## [Complete the following]
**1.** List every person the passage about teaching Skinner names.
**2.** In the rows, rewrite the stretch from the line containing "From the standpoint" through the line containing "0.72 meters", changing "silver hubcap" to "chrome hubcap" and leaving everything else as it is.

-- Start of Source text --

I'm a lover of ideas, I'm more an experimental philosopher than I am an experimental psychologist,
as my colleagues in the psychology department will almost certainly tell you. And Swarthmore
not only allowed that, it encouraged it. It encouraged me to talk, to operate, at a level
of idea and abstraction and not only at a level of empirical laboratory detail. So I
was able to cultivate what was, for me, the natural and fulfilling approach to studying
the things that I was interested in. There's virtually no place else in the country that
I could have done this kind of work in this kind of way without paying a very significant
price. At Swarthmore, not only do you not pay a price, you actually get all kinds of
accolades showered on you for seeing the big, as opposed to the small, picture. But in addition,
as Schuldenfrei told you earlier, I was teaching a class on Skinner and Schuldenfrei was teaching
a class on Skinner, mine was actually based on what Skinner actually said, Schuldenfrei's
was based on what Skinner would have said if Skinner had been a little bit more consistent
and self-aware than he was. But there were these two students, these two wonderful, interested,
and interesting students, Kathy Purcell and Nancy Sato and they were taking both of our
classes and they would go to his class and hear X, and they would go to my class and
hear not X, and then they'd go to his class and hear Y, and they'd go to mine and hear
not Y, and they couldn't stand it anymore. And they finally said "listen, you two have
to talk to each other." And we did. And it began a conversation that's now 45 years old.

-- End of Source text --
-- Start of Available data --

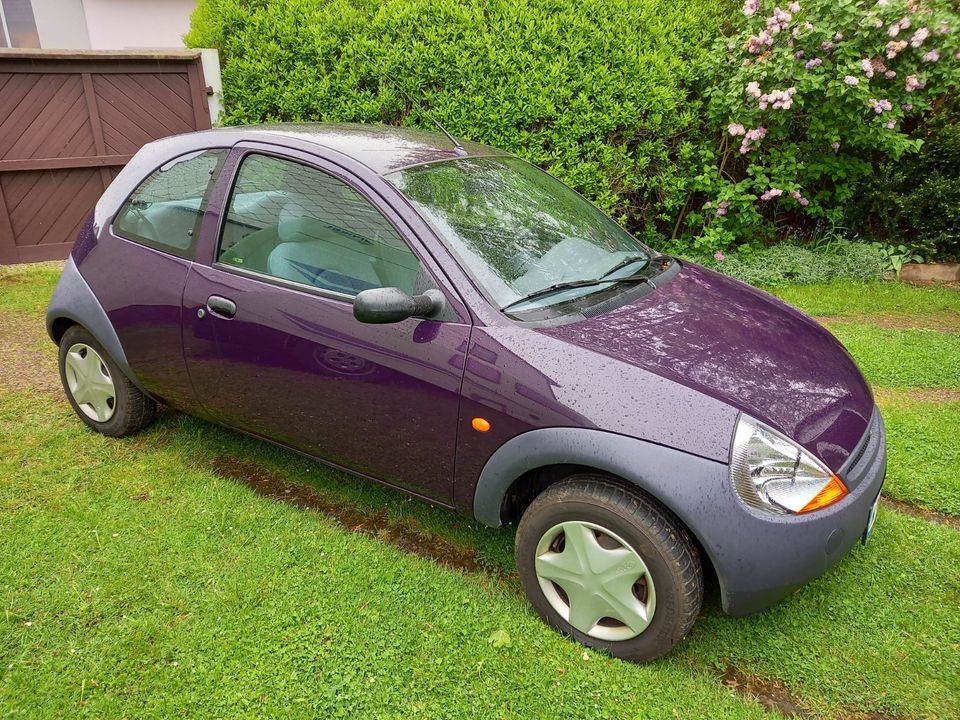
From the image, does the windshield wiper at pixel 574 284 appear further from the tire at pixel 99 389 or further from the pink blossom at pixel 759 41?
the pink blossom at pixel 759 41

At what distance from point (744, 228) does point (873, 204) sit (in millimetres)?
1274

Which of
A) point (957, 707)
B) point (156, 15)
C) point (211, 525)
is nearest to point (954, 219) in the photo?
point (957, 707)

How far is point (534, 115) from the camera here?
6000mm

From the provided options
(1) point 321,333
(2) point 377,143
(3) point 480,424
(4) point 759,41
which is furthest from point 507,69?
(3) point 480,424

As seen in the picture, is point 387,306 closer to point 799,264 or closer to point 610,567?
point 610,567

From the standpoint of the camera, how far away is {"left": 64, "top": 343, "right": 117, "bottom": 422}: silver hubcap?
3.66 metres

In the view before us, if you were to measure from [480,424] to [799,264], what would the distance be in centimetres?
514

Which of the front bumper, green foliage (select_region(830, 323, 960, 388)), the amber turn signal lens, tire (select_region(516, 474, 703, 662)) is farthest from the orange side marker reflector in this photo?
green foliage (select_region(830, 323, 960, 388))

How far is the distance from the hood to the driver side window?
0.72 meters

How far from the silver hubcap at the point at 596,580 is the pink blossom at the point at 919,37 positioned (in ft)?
17.6

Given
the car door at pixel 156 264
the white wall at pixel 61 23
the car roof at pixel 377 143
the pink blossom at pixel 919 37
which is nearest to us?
the car roof at pixel 377 143

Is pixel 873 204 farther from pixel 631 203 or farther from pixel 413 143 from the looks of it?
pixel 413 143

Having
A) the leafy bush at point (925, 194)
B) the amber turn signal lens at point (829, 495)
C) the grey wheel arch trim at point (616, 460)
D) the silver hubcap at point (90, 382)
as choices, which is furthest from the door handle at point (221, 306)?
the leafy bush at point (925, 194)

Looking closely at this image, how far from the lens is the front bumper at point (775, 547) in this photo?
2131 millimetres
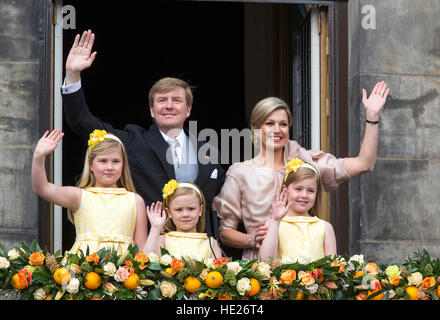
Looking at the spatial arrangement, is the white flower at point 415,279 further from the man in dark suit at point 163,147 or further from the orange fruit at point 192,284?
the man in dark suit at point 163,147

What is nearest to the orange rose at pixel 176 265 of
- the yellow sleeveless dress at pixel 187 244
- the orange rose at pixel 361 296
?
Answer: the yellow sleeveless dress at pixel 187 244

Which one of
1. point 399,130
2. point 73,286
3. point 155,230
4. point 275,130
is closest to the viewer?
point 73,286

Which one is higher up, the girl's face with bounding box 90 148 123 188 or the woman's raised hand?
the woman's raised hand

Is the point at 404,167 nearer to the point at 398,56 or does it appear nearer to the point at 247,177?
the point at 398,56

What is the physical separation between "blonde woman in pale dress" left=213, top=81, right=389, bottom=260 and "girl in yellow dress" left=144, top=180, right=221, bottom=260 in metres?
0.37

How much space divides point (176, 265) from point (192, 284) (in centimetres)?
14

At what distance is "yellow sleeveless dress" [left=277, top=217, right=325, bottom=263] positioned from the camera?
616 centimetres

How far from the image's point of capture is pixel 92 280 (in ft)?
17.6

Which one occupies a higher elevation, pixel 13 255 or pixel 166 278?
pixel 13 255

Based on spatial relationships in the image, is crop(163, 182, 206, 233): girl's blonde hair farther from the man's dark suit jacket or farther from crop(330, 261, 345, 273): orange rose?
crop(330, 261, 345, 273): orange rose

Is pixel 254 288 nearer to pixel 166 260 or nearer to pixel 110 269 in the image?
pixel 166 260

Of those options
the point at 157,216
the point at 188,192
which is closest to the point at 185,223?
A: the point at 188,192

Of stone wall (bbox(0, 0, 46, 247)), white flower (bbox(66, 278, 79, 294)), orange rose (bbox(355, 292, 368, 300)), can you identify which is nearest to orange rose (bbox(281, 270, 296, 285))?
orange rose (bbox(355, 292, 368, 300))

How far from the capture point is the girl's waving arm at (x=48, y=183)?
19.4 feet
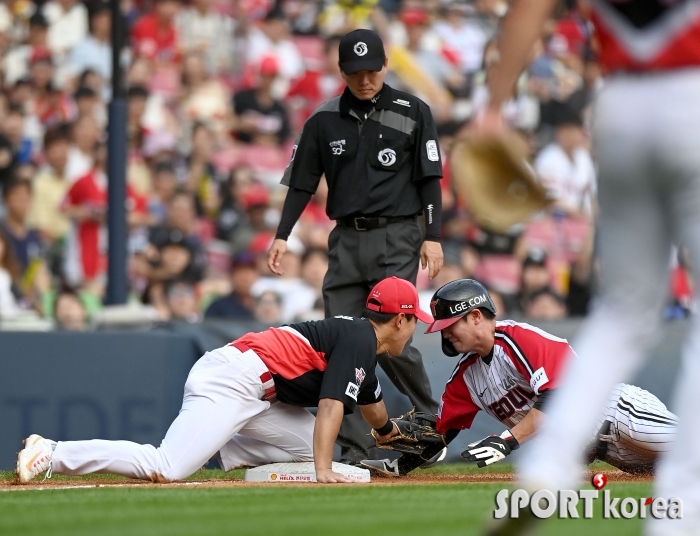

-- End of Available data --

## [Outputs by task]
**1.** Schuldenfrei, Skinner, Kathy Purcell, Nancy Sato

**2.**
From the standpoint of the camera, how far away is {"left": 64, "top": 343, "right": 117, "bottom": 422}: chrome hubcap?
3.66 metres

In the view before us, if you were to measure from [480,424] to [799,264], what would the distance be in centimetres?
514

Which of the front bumper, green foliage (select_region(830, 323, 960, 388)), the amber turn signal lens, tire (select_region(516, 474, 703, 662)) is farthest from the orange side marker reflector in this photo?
green foliage (select_region(830, 323, 960, 388))

How far is the distance from the hood to the driver side window?
0.72 meters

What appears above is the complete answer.